■ Your goal: Starting at the line that contains "How far from the shooting" and ending at the end of the items, reproduce those lines, substituting "brow" for "forehead" and leaving everything else unchanged.

** Begin Source records **

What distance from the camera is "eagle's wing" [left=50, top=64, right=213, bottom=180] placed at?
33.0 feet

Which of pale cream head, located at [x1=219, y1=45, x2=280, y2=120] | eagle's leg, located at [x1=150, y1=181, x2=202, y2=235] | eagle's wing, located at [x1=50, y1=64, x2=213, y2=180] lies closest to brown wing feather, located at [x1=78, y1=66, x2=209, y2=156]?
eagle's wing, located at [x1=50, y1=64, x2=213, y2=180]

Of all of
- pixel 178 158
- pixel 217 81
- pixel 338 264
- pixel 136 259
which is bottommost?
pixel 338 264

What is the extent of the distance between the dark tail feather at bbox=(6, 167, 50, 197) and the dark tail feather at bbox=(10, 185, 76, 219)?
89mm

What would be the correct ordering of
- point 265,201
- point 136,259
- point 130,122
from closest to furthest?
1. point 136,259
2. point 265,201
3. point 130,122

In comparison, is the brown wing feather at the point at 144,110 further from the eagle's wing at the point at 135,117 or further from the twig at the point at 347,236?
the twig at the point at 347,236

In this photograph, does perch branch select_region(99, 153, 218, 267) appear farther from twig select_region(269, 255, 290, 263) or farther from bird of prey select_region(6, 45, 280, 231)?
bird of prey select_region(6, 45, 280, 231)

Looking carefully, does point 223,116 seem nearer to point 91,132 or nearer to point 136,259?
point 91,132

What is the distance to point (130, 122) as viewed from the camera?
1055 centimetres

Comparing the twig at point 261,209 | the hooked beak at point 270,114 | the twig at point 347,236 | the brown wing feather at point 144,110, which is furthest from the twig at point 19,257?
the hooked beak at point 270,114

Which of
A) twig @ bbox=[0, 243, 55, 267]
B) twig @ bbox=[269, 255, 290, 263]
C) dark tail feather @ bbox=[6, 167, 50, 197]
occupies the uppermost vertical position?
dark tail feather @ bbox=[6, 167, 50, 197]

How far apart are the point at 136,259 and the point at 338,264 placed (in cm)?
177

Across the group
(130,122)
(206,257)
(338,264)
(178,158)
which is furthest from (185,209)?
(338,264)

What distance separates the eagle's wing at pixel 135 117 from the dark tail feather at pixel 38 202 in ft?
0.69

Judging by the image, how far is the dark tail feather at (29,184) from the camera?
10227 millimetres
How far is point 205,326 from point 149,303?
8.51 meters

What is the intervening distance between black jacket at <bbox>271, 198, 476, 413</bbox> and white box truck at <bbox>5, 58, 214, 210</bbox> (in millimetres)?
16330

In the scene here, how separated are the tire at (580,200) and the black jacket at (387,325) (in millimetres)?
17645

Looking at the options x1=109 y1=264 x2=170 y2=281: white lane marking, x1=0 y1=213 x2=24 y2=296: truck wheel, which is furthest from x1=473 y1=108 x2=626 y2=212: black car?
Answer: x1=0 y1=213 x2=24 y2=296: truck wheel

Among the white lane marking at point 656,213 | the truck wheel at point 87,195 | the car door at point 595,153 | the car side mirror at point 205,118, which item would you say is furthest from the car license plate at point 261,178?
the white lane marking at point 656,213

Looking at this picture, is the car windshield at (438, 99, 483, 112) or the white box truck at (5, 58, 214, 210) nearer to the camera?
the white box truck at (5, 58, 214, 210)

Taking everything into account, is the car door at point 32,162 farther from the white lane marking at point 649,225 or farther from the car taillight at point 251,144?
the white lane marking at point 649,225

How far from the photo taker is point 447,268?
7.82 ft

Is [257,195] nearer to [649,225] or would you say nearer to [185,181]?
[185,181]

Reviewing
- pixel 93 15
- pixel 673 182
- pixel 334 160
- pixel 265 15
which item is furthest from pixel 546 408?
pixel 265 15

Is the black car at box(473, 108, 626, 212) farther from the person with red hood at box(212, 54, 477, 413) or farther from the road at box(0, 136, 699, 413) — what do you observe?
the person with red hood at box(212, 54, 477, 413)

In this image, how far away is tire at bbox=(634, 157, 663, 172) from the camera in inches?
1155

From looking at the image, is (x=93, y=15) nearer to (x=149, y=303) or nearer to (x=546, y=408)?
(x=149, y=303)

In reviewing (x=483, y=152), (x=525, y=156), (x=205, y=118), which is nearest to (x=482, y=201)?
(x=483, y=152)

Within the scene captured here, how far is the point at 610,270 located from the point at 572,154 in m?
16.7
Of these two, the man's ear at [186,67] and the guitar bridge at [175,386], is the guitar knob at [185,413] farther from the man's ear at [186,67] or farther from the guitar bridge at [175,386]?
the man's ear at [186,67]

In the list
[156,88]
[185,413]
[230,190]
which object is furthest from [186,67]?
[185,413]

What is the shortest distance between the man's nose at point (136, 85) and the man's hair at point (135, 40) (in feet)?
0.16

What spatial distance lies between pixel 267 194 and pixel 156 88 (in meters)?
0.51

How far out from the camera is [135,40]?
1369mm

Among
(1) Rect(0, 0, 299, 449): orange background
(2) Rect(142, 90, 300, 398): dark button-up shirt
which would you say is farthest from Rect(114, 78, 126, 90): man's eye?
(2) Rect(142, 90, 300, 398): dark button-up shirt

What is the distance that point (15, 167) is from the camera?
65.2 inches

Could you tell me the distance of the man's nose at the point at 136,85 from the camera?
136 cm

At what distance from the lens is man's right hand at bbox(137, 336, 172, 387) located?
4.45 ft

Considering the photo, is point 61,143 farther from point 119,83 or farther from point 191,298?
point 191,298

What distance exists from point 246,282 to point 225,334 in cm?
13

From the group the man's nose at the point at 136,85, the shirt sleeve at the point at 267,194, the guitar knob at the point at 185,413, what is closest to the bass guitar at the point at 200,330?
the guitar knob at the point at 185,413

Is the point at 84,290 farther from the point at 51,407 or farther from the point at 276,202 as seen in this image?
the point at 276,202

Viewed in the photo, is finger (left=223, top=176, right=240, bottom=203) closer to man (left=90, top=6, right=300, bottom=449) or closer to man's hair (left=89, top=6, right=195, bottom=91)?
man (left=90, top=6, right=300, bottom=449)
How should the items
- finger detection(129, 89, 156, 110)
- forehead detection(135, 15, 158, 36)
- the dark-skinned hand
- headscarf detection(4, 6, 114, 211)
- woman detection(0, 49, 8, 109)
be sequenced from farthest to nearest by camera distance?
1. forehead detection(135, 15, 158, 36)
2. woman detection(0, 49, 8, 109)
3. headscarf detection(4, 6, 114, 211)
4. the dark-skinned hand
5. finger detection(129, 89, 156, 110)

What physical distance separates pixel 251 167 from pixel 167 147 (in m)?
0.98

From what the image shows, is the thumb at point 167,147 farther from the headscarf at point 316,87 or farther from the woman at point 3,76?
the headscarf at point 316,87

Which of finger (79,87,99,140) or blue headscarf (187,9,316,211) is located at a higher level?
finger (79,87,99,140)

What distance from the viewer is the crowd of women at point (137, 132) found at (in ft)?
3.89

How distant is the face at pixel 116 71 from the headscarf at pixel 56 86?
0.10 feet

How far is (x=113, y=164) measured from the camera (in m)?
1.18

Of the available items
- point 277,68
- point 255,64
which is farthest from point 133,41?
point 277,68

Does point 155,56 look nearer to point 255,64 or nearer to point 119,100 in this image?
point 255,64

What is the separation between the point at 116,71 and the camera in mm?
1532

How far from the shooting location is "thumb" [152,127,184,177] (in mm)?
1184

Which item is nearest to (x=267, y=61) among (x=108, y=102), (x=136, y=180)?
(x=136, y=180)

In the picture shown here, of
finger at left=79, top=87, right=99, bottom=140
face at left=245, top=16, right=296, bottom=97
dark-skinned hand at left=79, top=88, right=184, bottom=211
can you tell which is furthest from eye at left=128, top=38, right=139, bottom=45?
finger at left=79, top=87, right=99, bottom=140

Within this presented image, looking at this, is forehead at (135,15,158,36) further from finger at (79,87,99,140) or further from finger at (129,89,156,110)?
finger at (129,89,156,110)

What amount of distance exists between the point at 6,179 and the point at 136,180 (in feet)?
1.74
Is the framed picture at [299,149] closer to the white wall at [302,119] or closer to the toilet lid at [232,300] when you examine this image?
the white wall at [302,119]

** End Source records **

■ Problem solution:
How far from the shooting location is "thumb" [152,127,184,177] (in mm)?
1184

Which item is nearest to (x=267, y=61) among (x=108, y=102), (x=136, y=180)?
(x=136, y=180)

In the picture shown here, of
finger at left=79, top=87, right=99, bottom=140
face at left=245, top=16, right=296, bottom=97
dark-skinned hand at left=79, top=88, right=184, bottom=211
can you tell which is furthest from eye at left=128, top=38, right=139, bottom=45?
finger at left=79, top=87, right=99, bottom=140

Within this presented image, looking at this, is brow at (135,15,158,36) further from finger at (79,87,99,140) or further from finger at (129,89,156,110)?
finger at (129,89,156,110)

What amount of distance exists between the point at 6,179 and the point at 136,180 (in feet)?
1.74
Is the framed picture at [299,149] closer to the white wall at [302,119] or closer to the toilet lid at [232,300] when you examine this image?
the white wall at [302,119]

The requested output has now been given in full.